Département des Antiquités orientales : Après la Conquête d'Alexandre

Antiquités orientales
Après la Conquête d'Alexandre

Auteur(s) :
Marie-José Castor

Des figurines nues, en albâtre, réalisées à l'époque parthe, entre le IIe siècle av. J.-C. et le Ier siècle ap. J.-C. perpétuent une technique millénaire, celle de la sculpture composite mêlant plusieurs matériaux. Souvent assimilées à Ishtar, déesse mésopotamienne de la sexualité et de la fertilité, ces statuettes de style gréco-babylonien étaient déposées dans les tombes.

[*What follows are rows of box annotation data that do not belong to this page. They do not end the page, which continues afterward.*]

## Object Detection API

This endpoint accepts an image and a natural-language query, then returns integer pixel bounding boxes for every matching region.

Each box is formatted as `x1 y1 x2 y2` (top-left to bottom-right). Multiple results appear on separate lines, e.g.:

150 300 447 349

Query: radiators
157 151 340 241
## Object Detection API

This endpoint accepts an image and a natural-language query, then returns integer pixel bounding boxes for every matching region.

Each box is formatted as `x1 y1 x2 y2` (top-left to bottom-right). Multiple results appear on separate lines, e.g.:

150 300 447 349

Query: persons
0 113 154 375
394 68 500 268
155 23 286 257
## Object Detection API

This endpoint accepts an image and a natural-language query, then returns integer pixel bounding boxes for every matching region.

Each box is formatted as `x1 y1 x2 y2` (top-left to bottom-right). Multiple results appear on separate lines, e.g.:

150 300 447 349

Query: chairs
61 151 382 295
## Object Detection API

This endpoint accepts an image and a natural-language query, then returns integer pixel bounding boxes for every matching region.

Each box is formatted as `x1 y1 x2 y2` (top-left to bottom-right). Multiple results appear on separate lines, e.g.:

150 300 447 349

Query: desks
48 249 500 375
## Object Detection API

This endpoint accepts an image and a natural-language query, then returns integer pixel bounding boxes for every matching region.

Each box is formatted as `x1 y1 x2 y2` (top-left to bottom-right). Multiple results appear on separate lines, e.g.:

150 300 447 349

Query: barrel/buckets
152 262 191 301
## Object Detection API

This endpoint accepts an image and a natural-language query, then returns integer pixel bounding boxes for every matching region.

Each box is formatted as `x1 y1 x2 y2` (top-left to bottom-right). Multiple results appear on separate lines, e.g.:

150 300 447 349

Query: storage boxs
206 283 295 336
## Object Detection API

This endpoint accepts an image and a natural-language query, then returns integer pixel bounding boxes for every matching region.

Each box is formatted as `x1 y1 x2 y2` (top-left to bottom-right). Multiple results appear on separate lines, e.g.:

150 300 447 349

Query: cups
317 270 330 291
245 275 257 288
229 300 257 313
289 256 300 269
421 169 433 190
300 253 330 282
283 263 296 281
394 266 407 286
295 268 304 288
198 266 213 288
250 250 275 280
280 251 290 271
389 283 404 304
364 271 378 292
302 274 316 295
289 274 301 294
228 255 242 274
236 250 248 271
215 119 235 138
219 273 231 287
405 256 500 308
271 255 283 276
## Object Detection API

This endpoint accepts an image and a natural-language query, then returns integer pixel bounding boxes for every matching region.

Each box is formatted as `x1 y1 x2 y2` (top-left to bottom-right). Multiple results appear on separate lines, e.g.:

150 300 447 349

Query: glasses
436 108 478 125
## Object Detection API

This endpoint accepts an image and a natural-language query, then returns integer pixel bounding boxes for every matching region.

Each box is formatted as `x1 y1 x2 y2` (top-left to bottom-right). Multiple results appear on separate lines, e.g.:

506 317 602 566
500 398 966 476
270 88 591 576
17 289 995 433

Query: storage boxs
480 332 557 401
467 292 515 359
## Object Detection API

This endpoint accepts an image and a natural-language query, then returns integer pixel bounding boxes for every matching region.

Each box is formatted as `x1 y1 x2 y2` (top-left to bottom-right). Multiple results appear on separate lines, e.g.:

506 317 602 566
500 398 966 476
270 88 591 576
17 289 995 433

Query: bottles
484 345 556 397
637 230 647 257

Une figurine découverte dans une tombe

Cette statuette en albâtre, découverte en 1862 par Pacifique-Henri Delaporte, consul de France à Bagdad, provient d'un tombeau datant de l'époque parthe. Cette période marque l'avènement d'une dynastie indo-européenne d'origine iranienne qui, supplantant la monarchie grecque séleucide, impose sa domination du plateau iranien jusqu'en Mésopotamie. Elle apporte une civilisation empreinte du double héritage de l'Orient et de la Grèce. Le tombeau familial dans lequel a été trouvée notre statuette était une chambre funéraire contenant cinq tombes. La figurine, debout, avait été déposée dans une des tombes, près de la tête de la défunte qui reposait dans un cercueil en bois.

Un style gréco-oriental

Cette figurine en albâtre, au modelé gracieux, représente une femme nue, debout, le bras droit tombant et le bras gauche replié, la paume de la main tournée vers le haut. La tête porte une coiffure en stuc surmontée d'un croissant doré. Les yeux sont incrustés de rubis. La bouche est petite, le menton est arrondi. Les oreilles sont percées et ornées de pendants en or. Le cou est ceint d'un collier également en or. La poitrine, haute, est bien modelée. Les bras sont articulés et sont attachés à l'aide d'un fil, sans doute en or à l'origine. La taille est fine, les hanches sont larges et arrondies. Le nombril est serti d'un rubis. Les cuisses et les jambes sont rapprochées. Bien que le modelé obéisse aux règles des canons de l'art grec, l'utilisation de plusieurs matériaux tels que l'or, le stuc, l'albâtre et la pierre précieuse relève d'une tradition bien mésopotamienne. L'Ishtar babylonienne, déesse de la sexualité et de la guerre, épouse des formes grecques pour se métamorphoser en Aphrodite.

Principe féminin ? Symbole de renaissance ?

Si l'on s'accorde volontiers à reconnaître dans cette odalisque l'ancienne déesse mésopotamienne Ishtar, assimilée également à Vénus, on ne sait que peu de choses en revanche quant à la signification de ces figurines. Peut-être sont-elles des évocations de principes féminins : sexualité, maternité ? Une autre hypothèse établirait une relation entre ces figurines et les défunts qu'elles accompagnent dans la tombe : plus qu'une représentation de la divinité (Ishtar), elles seraient comme le propose Françoise Tallon, "l'image idéalisée de la personne défunte se mettant sous la protection d'une divinité de la fécondité".

Bibliographie

- TALLON Françoise, "Les rubis d'Ishtar : étude archéologique", in Cornaline et pierres précieuses : la Méditerranée, de l'Antiquité à l'Islam, Actes du colloque organisé au musée du Louvre par le Service culturel, les 24 et 25 novembre 1995 et établis par Annie Caubet, La Documentation française, Paris, 1999, pp. 229-243.

Cartel

  • Statuette de déesse nue debout

    Époque parthe, 143 av. J.-C. - 224 ap. J.-C.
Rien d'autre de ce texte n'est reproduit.